Geology: SEM-EDX quantification at reasonable processing times. GPU approach?

194 views
Skip to first unread message

Marco Andres Acevedo Zamora

unread,
Mar 1, 2020, 11:29:11 AM3/1/20
to hyperspy-users

Dear all,


My name is Marco, I am doing a PhD in Geology at Trinity College Dublin (acev...@tcd.ie). It has been an intensive 1 year and a half of progress working with a large database and MatLab data management and image analysis tools that I have newly developed for researchers working with Big Data from mapping experiments of rock samples. I know it is unusual to hear a geologist asking for deconvolution issues but I have chosen this mailing list (referred by Joshua Taillon) and I am seeking to collaborate with Computational Microscopy efforts as I am open-source as well.


I was working with the proprietary software AZtec (Oxford Instruments) doing ‘auto PhaseMaps’ and 'QuantMaps' (elements wt.%). Acquiring large areas of rock sections (cm2) is very computationally expensive and using a binning factor (b.f.) of 1 for the calculations would take 2 weeks for offline processing of an EDX map, which is unpractical for working in a research laboratory. So, I have been using b.f. = 4 (sharply decreasing the spatial resolution). This approach has shortfalls but it is the only option nowadays. Thus, if I want to scale up my work and do 4 or 5 thin sections (samples), I need to increase computing power (either by hardware or software solutions). A few details, to follow up:

  • For obtaining QuantMap acquisition using a binning factor of 1, which is means deconvolving 1 pixel composition from 1 pixel spectra representing a single interaction volume, I need high performance computing.
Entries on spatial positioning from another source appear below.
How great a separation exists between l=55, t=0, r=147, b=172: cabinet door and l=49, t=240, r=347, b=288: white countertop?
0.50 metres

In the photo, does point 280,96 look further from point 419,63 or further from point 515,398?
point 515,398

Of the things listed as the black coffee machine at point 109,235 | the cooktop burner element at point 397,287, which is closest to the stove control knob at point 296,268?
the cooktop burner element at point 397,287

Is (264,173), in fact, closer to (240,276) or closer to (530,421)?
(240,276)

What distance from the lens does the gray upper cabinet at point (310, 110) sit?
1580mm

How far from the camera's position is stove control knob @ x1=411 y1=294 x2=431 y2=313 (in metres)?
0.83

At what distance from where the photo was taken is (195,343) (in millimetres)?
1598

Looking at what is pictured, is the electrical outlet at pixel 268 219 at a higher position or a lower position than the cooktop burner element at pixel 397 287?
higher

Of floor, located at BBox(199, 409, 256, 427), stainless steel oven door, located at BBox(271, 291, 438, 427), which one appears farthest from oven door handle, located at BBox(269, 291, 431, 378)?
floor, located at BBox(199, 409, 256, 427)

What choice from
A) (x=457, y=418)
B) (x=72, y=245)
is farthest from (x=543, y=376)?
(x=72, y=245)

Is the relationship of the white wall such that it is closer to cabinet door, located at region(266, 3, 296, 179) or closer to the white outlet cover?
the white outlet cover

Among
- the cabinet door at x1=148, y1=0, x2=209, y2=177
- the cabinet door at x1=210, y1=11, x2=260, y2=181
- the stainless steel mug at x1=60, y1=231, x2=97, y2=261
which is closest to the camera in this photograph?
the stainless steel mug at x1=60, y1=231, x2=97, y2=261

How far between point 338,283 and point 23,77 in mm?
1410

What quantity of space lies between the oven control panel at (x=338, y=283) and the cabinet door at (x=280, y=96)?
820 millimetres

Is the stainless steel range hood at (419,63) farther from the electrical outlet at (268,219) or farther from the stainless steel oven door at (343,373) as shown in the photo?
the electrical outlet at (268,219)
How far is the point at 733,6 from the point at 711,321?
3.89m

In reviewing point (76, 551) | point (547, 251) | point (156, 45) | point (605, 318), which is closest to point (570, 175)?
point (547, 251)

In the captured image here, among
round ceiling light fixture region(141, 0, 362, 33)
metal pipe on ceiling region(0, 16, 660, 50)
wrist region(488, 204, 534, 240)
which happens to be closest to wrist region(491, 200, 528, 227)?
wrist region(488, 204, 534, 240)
So far, I have only achieved 24-hour processing at a binning factor of 4 (averaging 42 = 16 neighboring pixels) and downscaling to 1 (i.e.: 4 μm/px) is estimated to take around 2 weeks for completion (not feasible).
  • Further justifying wt. % accuracy, confidence levels and detection limits will require insight into AZtec software (Oxford Instruments) data structures and patented algorithms that work as a ´black box´ for front-end users.
  • Additionally, proprietary software (in general) is dedicated to run in a single PC central processing unit (CPU). This implies that if you want quicker results, you need to upgrade whole PC and not spare parts (RAM, GPU), which is very expensive nowadays considering Moore's law decline in the last 7 years (e.g.: watch any of NVIDIA CEO Jensen Huang talks).
In this context, I made the following questions to Joshua Taillon (Nov 30, 2019):
  • Should I recommend acquiring a high performance PC to run AZtec (Oxford Instruments) in my laboratory? Talking about 10 thousand EUR and coming in at the beginning of 2021.
  • Or, should I spend research time figuring out how to use HyperSpy to do the same iterative calculations of pixel wt.%? Will this give me the option to do parallel computing and speed up?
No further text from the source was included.